Wednesday, March 5, 2014

Occupy Womb

By Naomi Scheinerman

Sweden is the first and only country to complete not just one, but nine, uterine transplants. The women were either born without a uterus or had it removed because of cervical cancer and received wombs donated from relatives. The ultimate goal, of course, is to become pregnant and now four of those women have also had embryos transferred into their new wombs (through IVF). The womb transplants are meant to be temporary i.e. they will be removed after birth. The discussions surrounding these procedures invoke a number of important ethical and philosophical questions related to the goals of medicine, resource allocation, and procreation.

One of the main concerns surrounds the ethicality of purposeful risk to the wombs’ donors, recipients, and occupants (the fetuses). In other words, absent a valid medical reason, can risk ever be ethically permissible? Further, are these procedures legitimate uses of medical resources in light of the risks? The recipients must take drugs and be monitored closely throughout their pregnancy to ensure that their bodies do not reject the uterus. It is also relatively unknown how a fetus will fare in a transplanted womb and in its future life.

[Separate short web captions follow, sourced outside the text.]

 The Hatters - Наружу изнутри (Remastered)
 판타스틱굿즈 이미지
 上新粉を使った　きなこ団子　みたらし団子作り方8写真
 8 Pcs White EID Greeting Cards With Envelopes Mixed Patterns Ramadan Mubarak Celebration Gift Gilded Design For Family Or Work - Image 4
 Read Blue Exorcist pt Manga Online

Calculations of risk entail weighing the relevant options. In the case of medicine, risky surgeries are usually only conducted if the alternative (not having the surgery) is even riskier (such as a bone marrow transplant for a cancer patient). Thus, in the case of a well-functioning, decently healthy individual (such as the women in Sweden), engaging in a significant surgery, and putting relatives through an intensive surgery as well, seems to carry avoidable risks.

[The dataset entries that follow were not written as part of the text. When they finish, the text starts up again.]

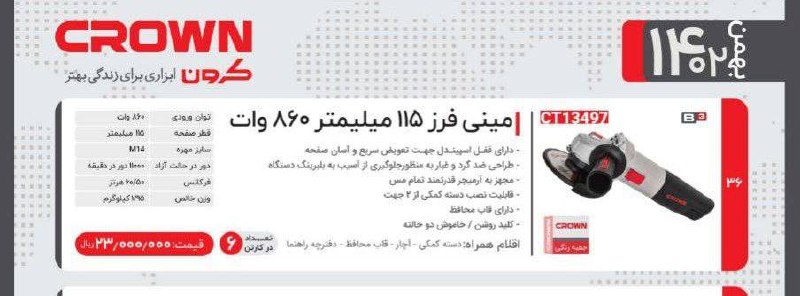 مینی فرز ۸۶۰   کرون 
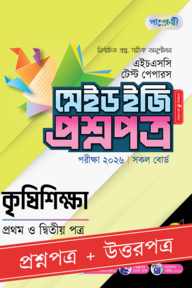 পাঞ্জেরী কৃষিশিক্ষা প্রথম ও দ্বিতীয় পত্র - এইচএসসি ২০২৬ টেস্ট পেপারস মেইড ইজি (প্রশ্নপত্র + উত্তরপত্র)
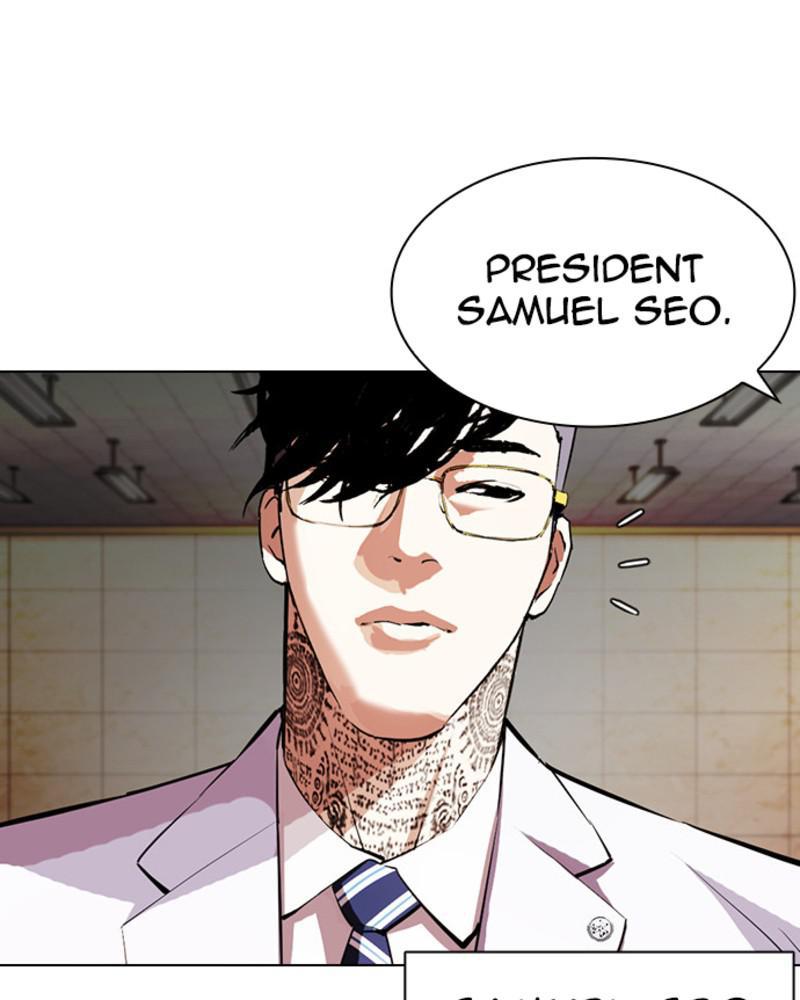 Lookism Chapter 393 — page 8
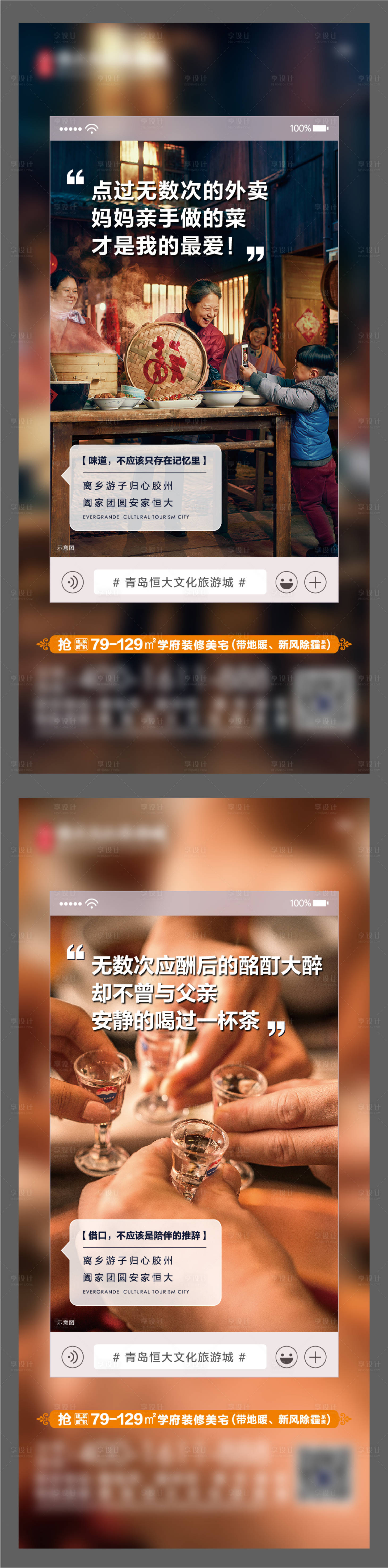 源文件下载【享设计】搜索编号：20770009253451982【地产扎心文案对话框系列海报】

Another way to frame this concern: are womb transplants medically necessary or enhancing? Medically necessary procedures are those that save the individual’s life, such as a heart transplant or a blood transfusion. Medical enhancements are not crucial to an individual’s life but make it better, such as a cochlear device for a deaf person or LASIK eye surgery to correct imperfect vision. However, the distinction between a medical necessity and enhancement is often difficult to defend and can crumble upon further scrutiny. Often, procedures we think of as enhancing dramatically “save” one’s emotional life which itself is morally significant enough to legitimize the procedure. For example, a face transplant for a burn victim is not medically necessary in the sense that the burn victim could survive without it, but can be socially necessary for future happiness and success. The implications of this distinction are important because we tend to allocate our scarce medical resources for medical necessities and view enhancements as illegitimate uses of these resources. And yet, we can concurrently make the case that enhancements do some significant medical good. For a woman who desperately wants to be pregnant the distinction between necessity and enhancement begins to collapse.

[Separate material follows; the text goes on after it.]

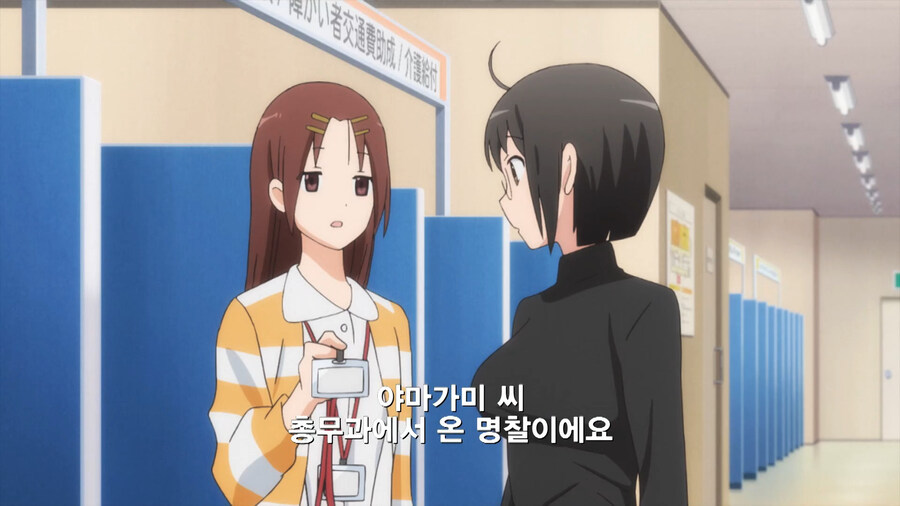 복수하기 위해 공무원이 된 만화_90.jpg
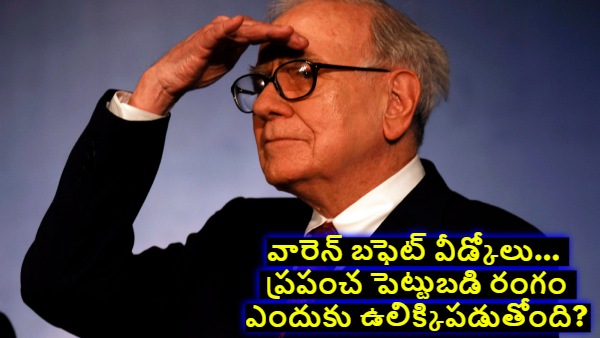 Warren Buffett retirement Berkshire Hathaway CEO Warren Buffett retires Berkshire Hathaway news Oracle of Omaha Berkshire Hathaway leadership Greg Abel CEO Buffett succession plan Berkshire Hathaway future value investing legend Warren Buffett exit Berkshire Hathaway stock US stock market news Warren Buffett retirement news Warren Buffett steps down CEO Berkshire Hathaway CEO change Warren Buffett latest news today Who will lead Berkshire Hathaway Greg Abel Berkshire Hathaway CEO Buffett succession plan explained Oracle of Omaha retirement Berkshire Hathaway future strategy Impact of Warren Buffett retirement Berkshire Hathaway investors reaction US stock market breaking news Legendary investor Warren Buffett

My final concern, which most powerfully objects to womb transplantation, is whether it is a healthy model of procreation in today’s society. In a world filled with opportunities for sperm and egg donation, surrogacy, and now womb transplants, I worry that there is an undo emphasis placed on the desire for a genetic connection with one’s offspring. I have no doubt that it is a miraculous thing to be pregnant and create a new life using one’s own genetic material, and perhaps also the genetic material of one’s partner. However, I worry when that is the most important desire for a family. Instead we should focus on building healthy relationships with one’s child and finding a home for children worldwide. I worry that womb transplants and IVF can and do detract from what’s important about procreation and place undo emphasis on carrying to term and having a genetic relationship with one’s child.

Naomi Scheinerman is a Research Assistant at The Hastings Center. She graduated Phi Beta Kappa, with high honors and in distinction from the University of Michigan in Ann Arbor, where she received bachelor’s degrees in philosophy, political science, and Hebrew and Jewish Cultural Studies. She contributes a bi-weekly column on reproductive health.